| Material supplied |
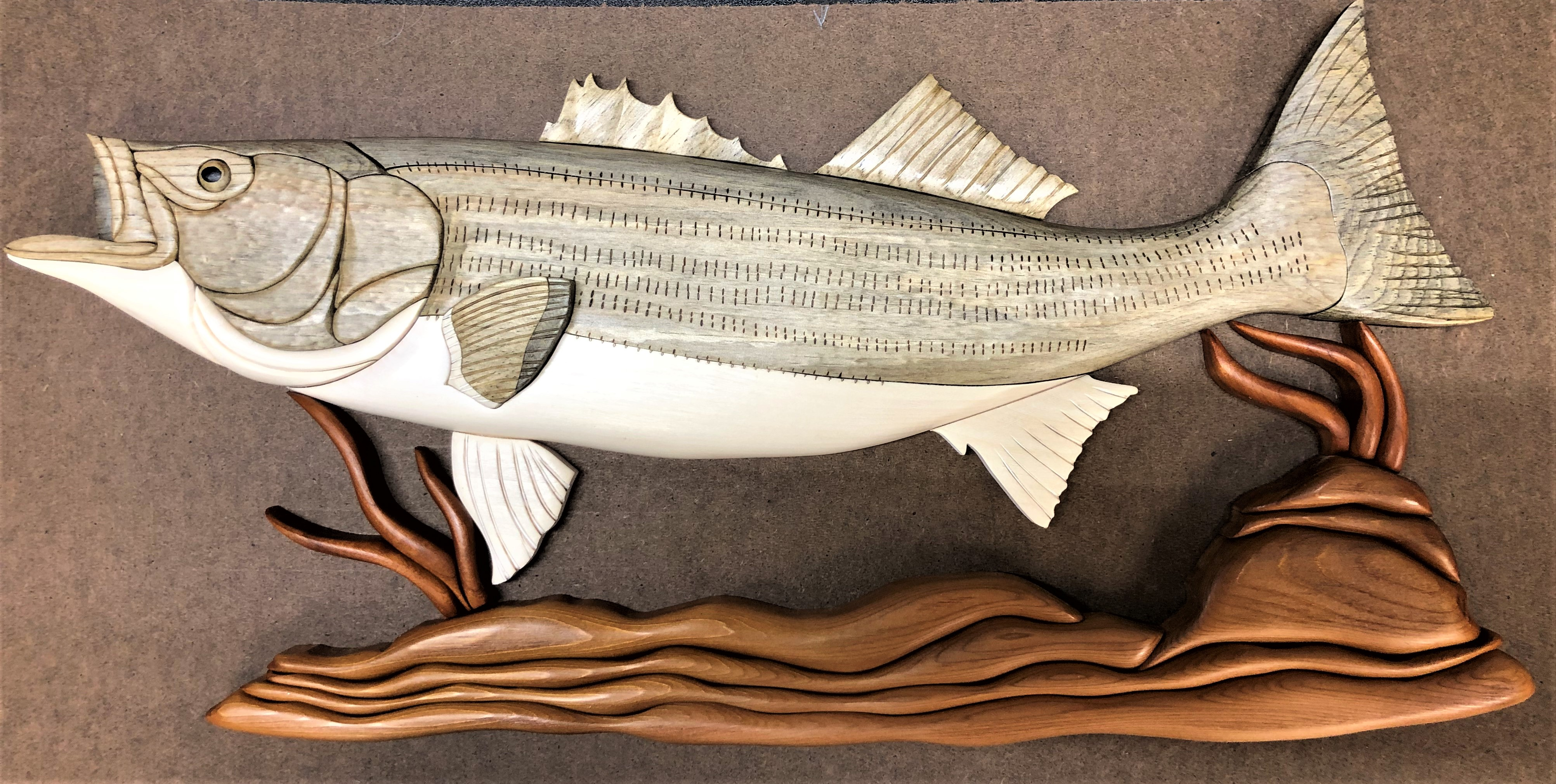 Intarsia Striped Bass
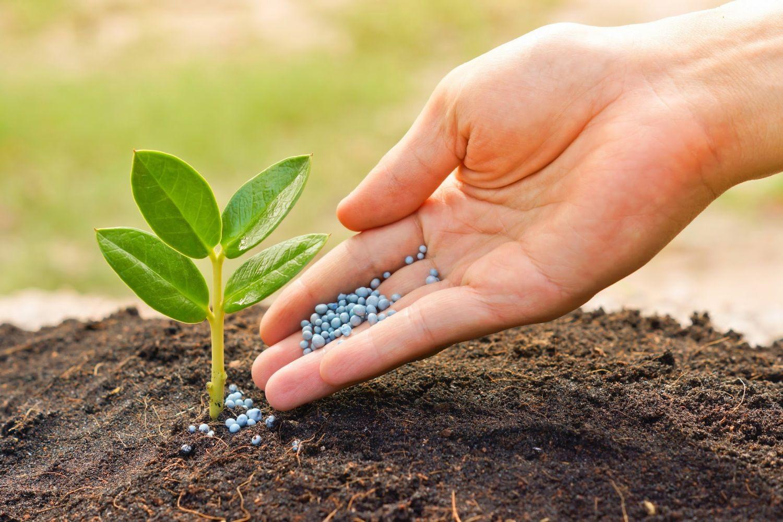 Удобрения для растения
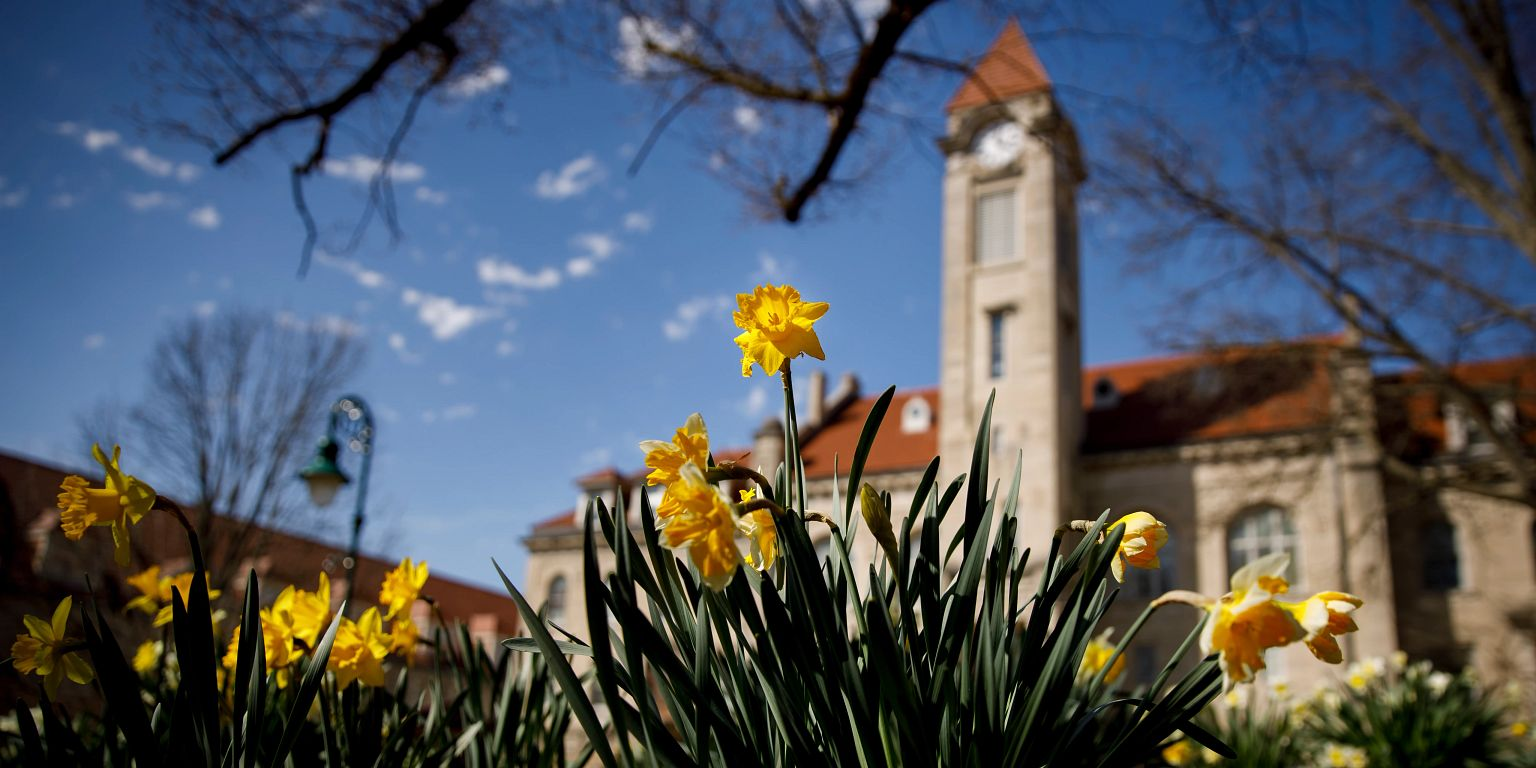 Daffodils in front of the Student Building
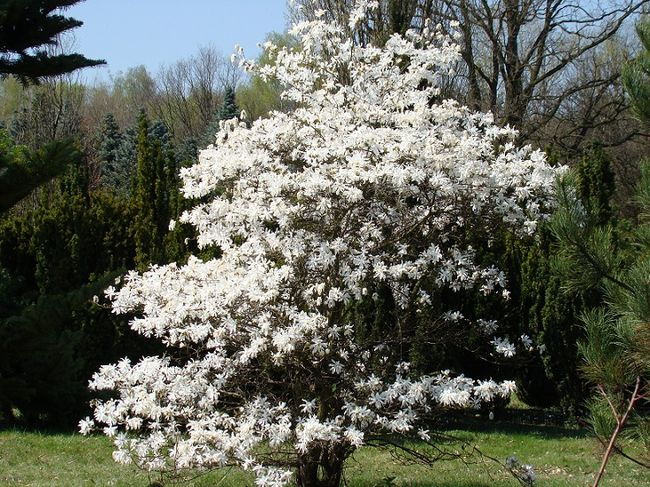 Magnolia - drzewo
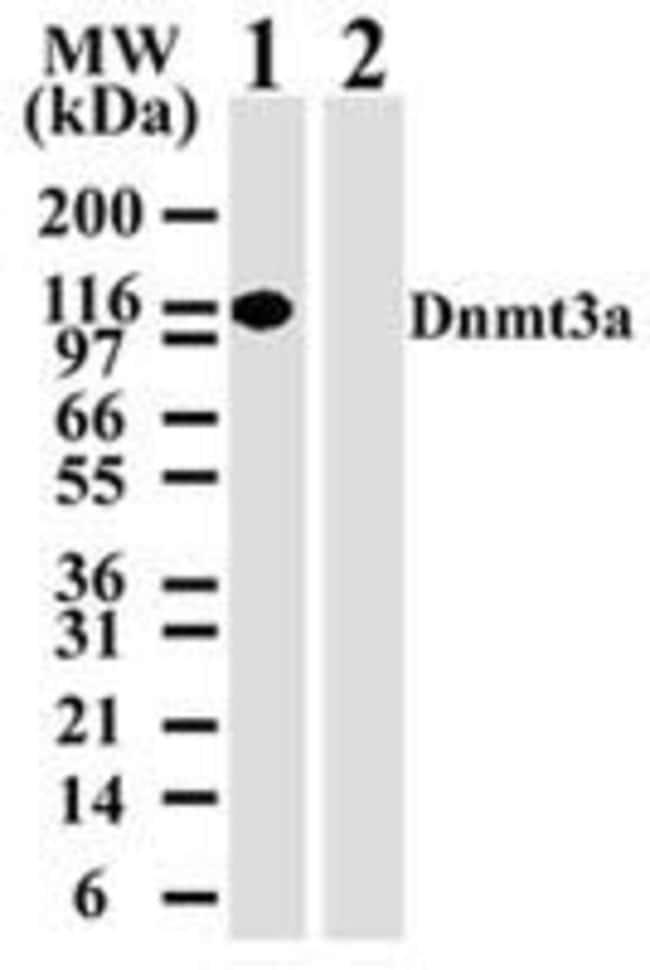 DNMT3A Mouse anti-Human, Mouse, Clone: 64B814.1, Invitrogen 100 µg;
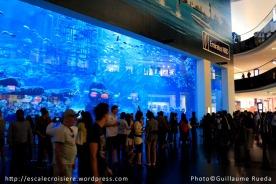Aquarium du Dubaï mall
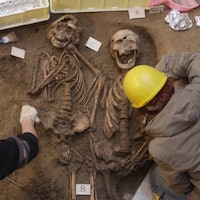 The archaeological record reveals something strange about diseases throughout history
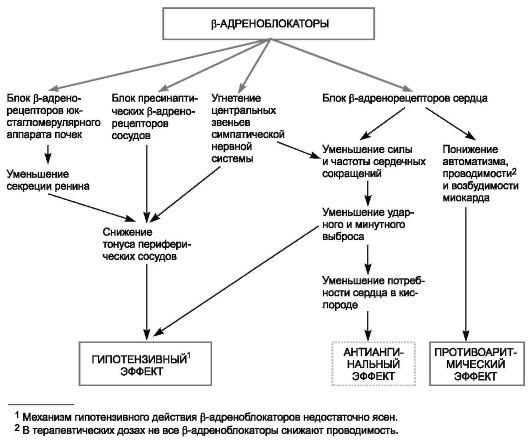 как работает в организме анаприлин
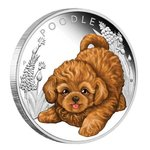 50 Cents Puppies - Hundewelpen - English Poodle - Pudel Tuvalu 1/2 oz Silber 2018 PP **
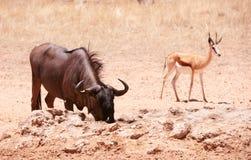 Wildebeest e antilope saltante blu Fotografia Stock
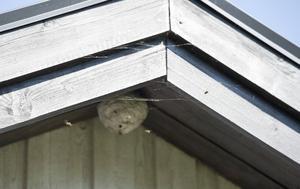 Getingbon sitter ofta på taknockar, farstukvistar eller vindar.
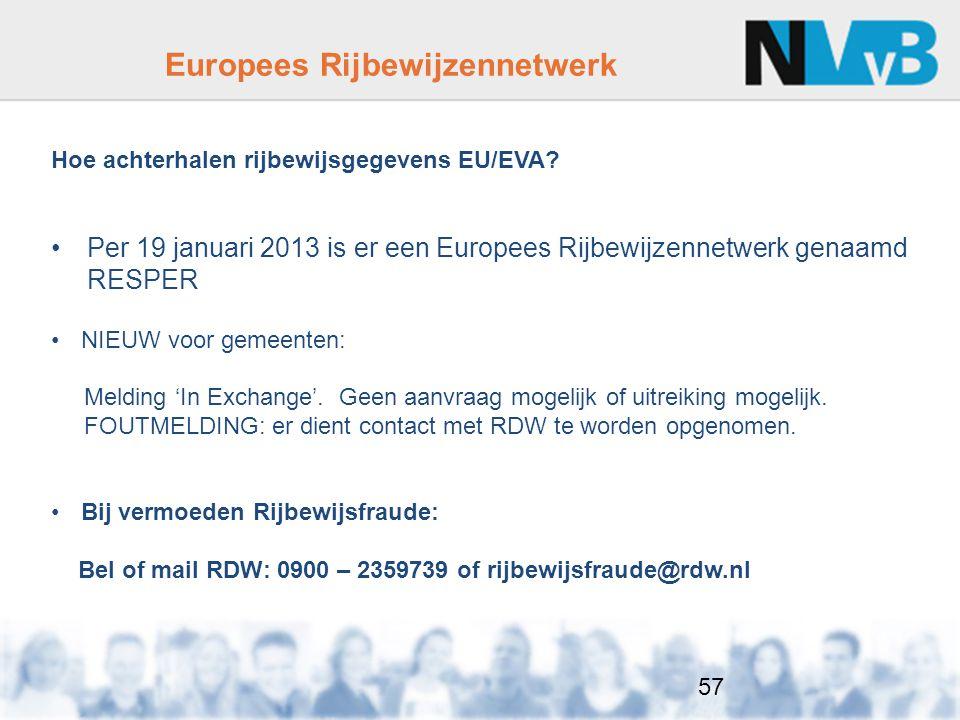Europees Rijbewijzennetwerk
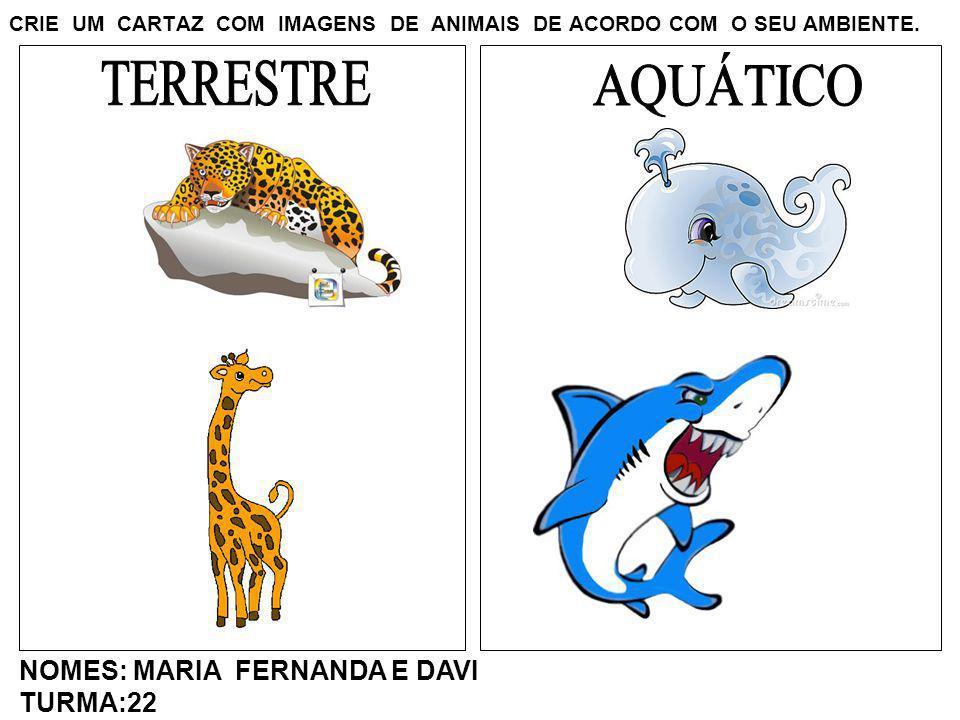 CRIE UM CARTAZ COM IMAGENS DE ANIMAIS DE ACORDO COM O SEU AMBIENTE. NOMES: MARIA FERNANDA E DAVI TURMA:22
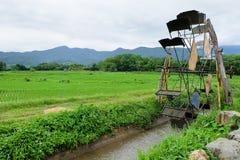 Campo da prensa e do arroz da turbina imagens de stock royalty free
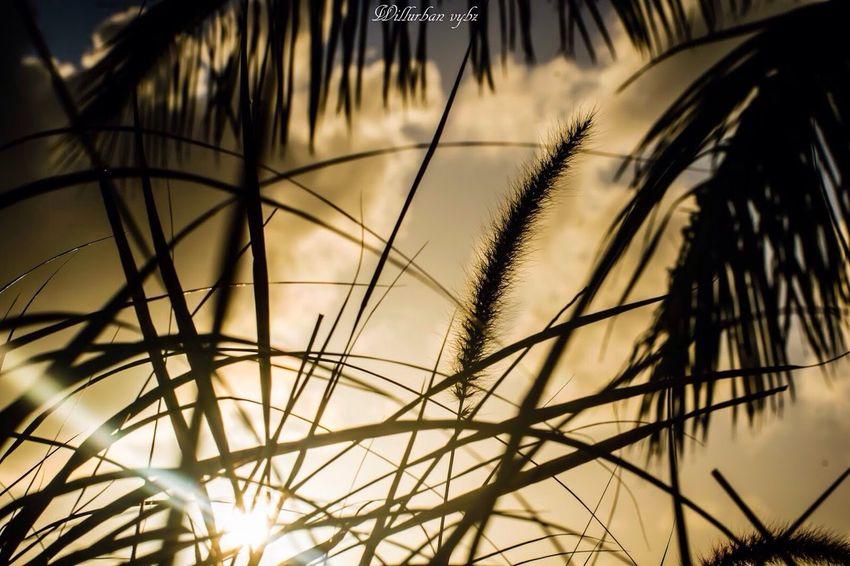 Aurore Aurora Aurore Fwi First Eyeem Photo Nikonphotography Antilles Urbanvybz Guadeloupe Caribbean Beautiful TheWeekOnEyeEM Nikon 971 Paysage Sun Sunset Sunshine Gwada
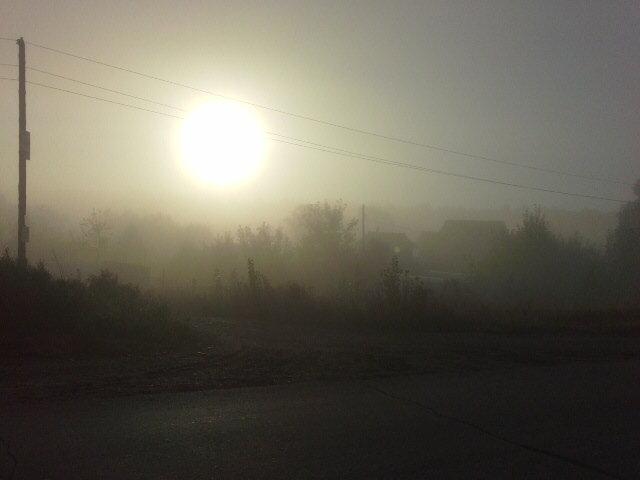Туман 1 - Роман Геннадьевич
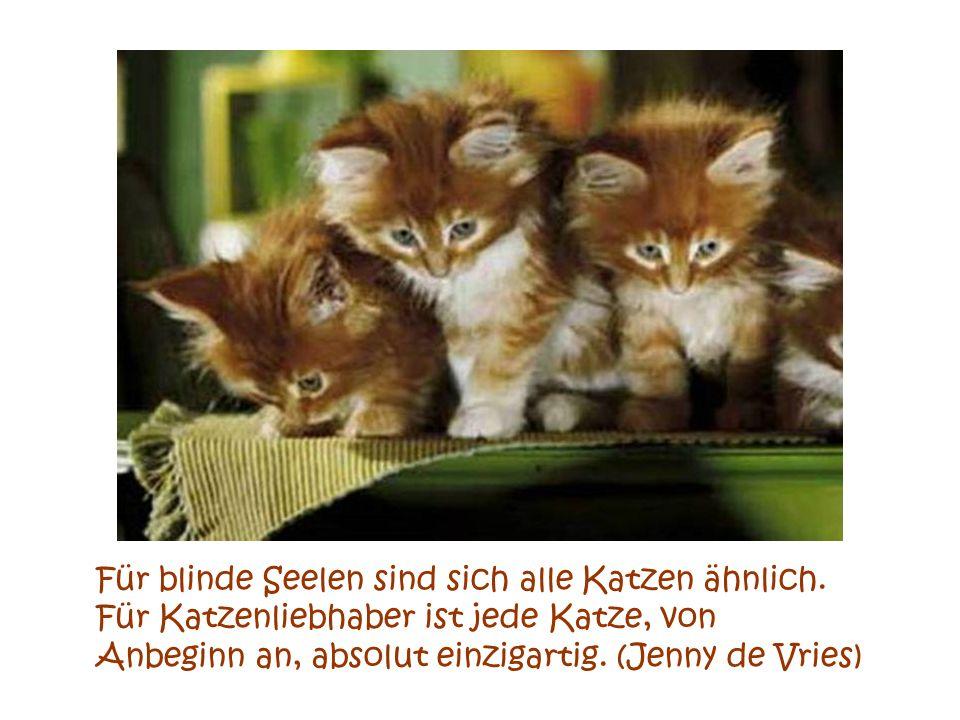 Für blinde Seelen sind sich alle Katzen ähnlich.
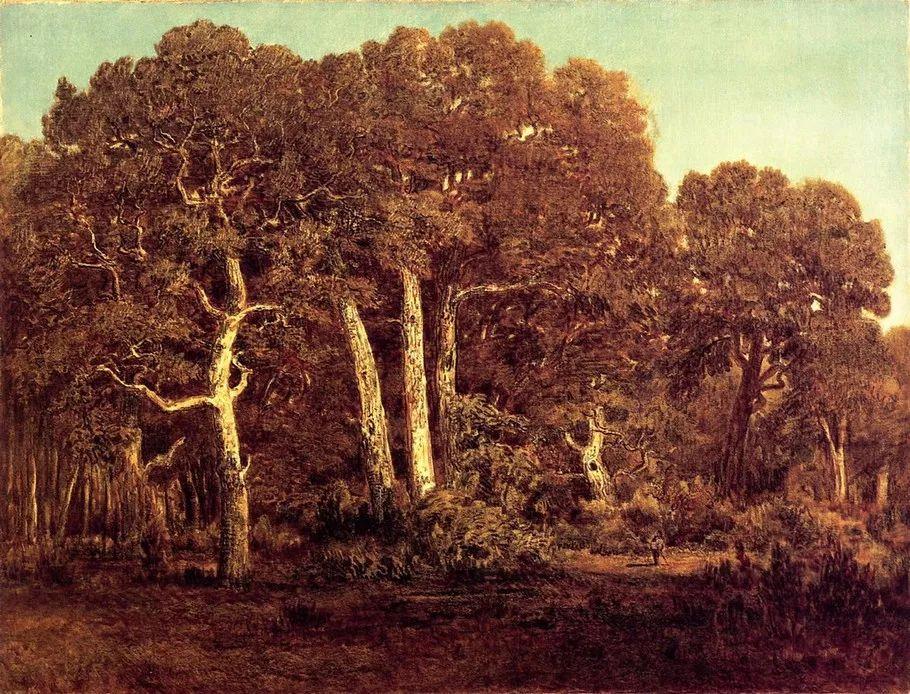 巴比松画派 法国Théodore Rousseau作品欣赏插图21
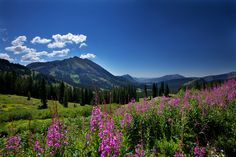 View from Paradise by Hansrico.com - Rick Louie, via 500px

| What the task requires |
Print the listing word for word but skip its pictures.

| Response to this task |
 Intarsia Striped Bass
 Удобрения для растения
 Daffodils in front of the Student Building
 Magnolia - drzewo
 DNMT3A Mouse anti-Human, Mouse, Clone: 64B814.1, Invitrogen 100 µg;
Aquarium du Dubaï mall
 The archaeological record reveals something strange about diseases throughout history
 как работает в организме анаприлин
 50 Cents Puppies - Hundewelpen - English Poodle - Pudel Tuvalu 1/2 oz Silber 2018 PP **
 Wildebeest e antilope saltante blu Fotografia Stock
 Getingbon sitter ofta på taknockar, farstukvistar eller vindar.
Europees Rijbewijzennetwerk
 CRIE UM CARTAZ COM IMAGENS DE ANIMAIS DE ACORDO COM O SEU AMBIENTE. NOMES: MARIA FERNANDA E DAVI TURMA:22
 Campo da prensa e do arroz da turbina imagens de stock royalty free
 Aurore Aurora Aurore Fwi First Eyeem Photo Nikonphotography Antilles Urbanvybz Guadeloupe Caribbean Beautiful TheWeekOnEyeEM Nikon 971 Paysage Sun Sunset Sunshine Gwada
Туман 1 - Роман Геннадьевич
 Für blinde Seelen sind sich alle Katzen ähnlich.
 巴比松画派 法国Théodore Rousseau作品欣赏插图21
 View from Paradise by Hansrico.com - Rick Louie, via 500px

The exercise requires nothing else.